Zum "Zufall in der Wissenschaft"

Gerade in der Wissenschaft kommen Zufälle vor. Bekannt sind die Entdeckungen der Röntgenstrahlen und der Antibiotika. Da hatten Personen, die eigentlich gar keine Wissenschaftler waren, in ihrer Praxis eine Anormalität bemerkt bzw. beobachtet. Und sie ließen diese Anormalität nicht auf sich beruhen, sondern gingen ihr auf den Grund und entdeckten dabei revolutionäre Zusammenhänge. Doch nicht jedem wäre eine solche Anormalität aufgefallen, da war so etwas wie "das Glück des Suchenden" im Spiel. Ich hoffe, ich liege nicht falsch, wenn dieses "Glück des Suchenden" mit Serendipity bezeichnet wird. Das heißt, eine gewisse Vorbereitung war bei dem "Suchenden" schon längst da, so dass sie die Bedeutung ihrer Beobachtung der Anormalität zumindest recht schnell ahnten.

Und noch eine hübsche Plauderei über die Zahl "e" und darüber, welchen Gesetzen "alle Zufälle dieser Welt" unterworfen sind: Die Zahl "e" signalisiert Wachstum ohne Ende.

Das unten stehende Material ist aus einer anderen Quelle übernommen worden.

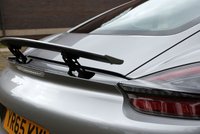 USED 2015 65 PORSCHE CAYMAN [981] 3.4 GTS [24V] PDK [340 BHP] COUPE 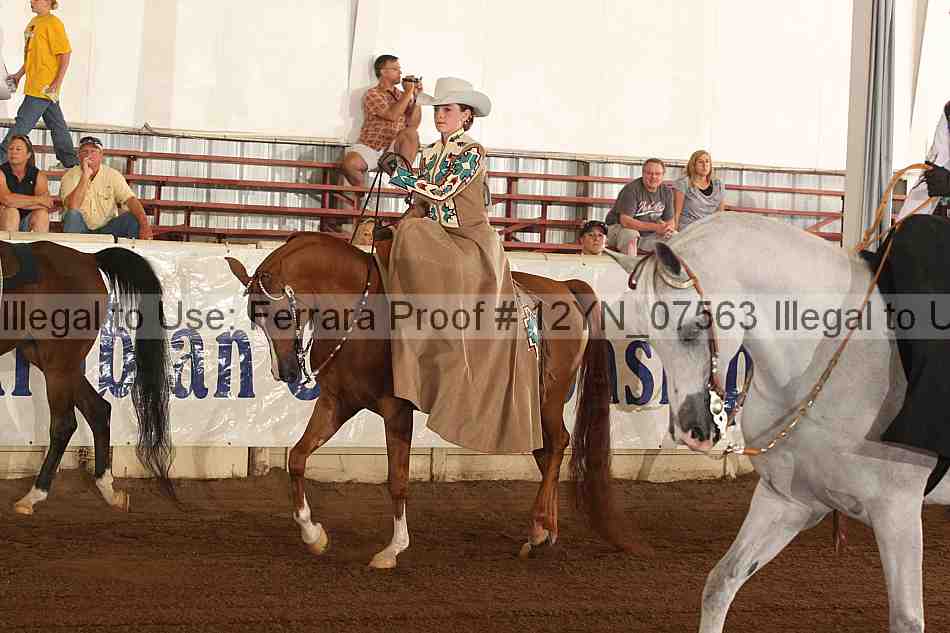 Proof 12yn_07563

"Schwere Zeiten für Anleger: Es gibt hier zu Lande nur noch minimale  Zinsen. Wir träumen deshalb einmal und stellen uns eine Bank in einer Bananenrepublik vor, die sagenhafte 100 Prozent gibt: Aus einem Euro  werden in einem Jahr zwei Euro. Jemand hat nun die kluge Idee, die Geschäftsbedingungen auszureizen. Er hebt nach einem halben Jahr den  bis dahin aufgelaufenen Betrag - mit Zinsen bei einem Euro Einlage 1,5 Euro - ab und legt ihn sofort wieder an. Nach einem weiteren halben  Jahr ist daraus das 1,5fache geworden, also 2,25 Euro.

Erhöht man die Besuchsfrequenz, indem man nun die Zinsen nach jedem Quartal wieder anlegt, ist aus dem einen Euro nach einem Jahr der schon stattlichere Betrag von 1,25 mal 1,25 mal 1,25 mal 1,25 = 2,44 Euro geworden. Da fragt man sich, ob nicht eine tägliche oder gar stündliche, minütliche oder gar sekündliche Geldumschichtung zu noch besseren Ergebnissen führt. Die Überraschung: Auf diese Weise sind keine beliebig hohen Gewinne zu erzielen: Es gibt vielmehr eine Grenze, die man nicht überschreiten kann. Es ist die Zahl 2,7182. . ., die berühmte Eulersche Zahl e.

So wie für Normalverbraucher die Ziffern 0, 1, . . ., 9 allgegenwärtig sind, taucht für Mathematiker die Zahl e an allen Ecken und Enden in  ihrer Wissenschaft auf. Neben der Kreiszahl Pi gehört sie sicher zu den wichtigsten Zahlen. Sie darf nicht fehlen, wenn es um  exponenzielles Wachstum (Bakterienvermehrung!) oder exponenzielle  Abnahme (Zerfall einer radioaktiven Substanz!) geht. Sie ist aber auch  in der Wahrscheinlichkeitstheorie häufig anzutreffen. Haben Sie noch einen alten Zehnmarkschein? Dann schauen Sie einmal auf die Formel für die Glockenkurve neben dem Gauß-Porträt. Völlig zu Recht ist diese Kurve dort aufgenommen worden, sie beschreibt ein universelles Gesetz, dem alle Zufälle dieser Welt unterworfen sind. Und e spielt dabei eine  fundamentale Rolle.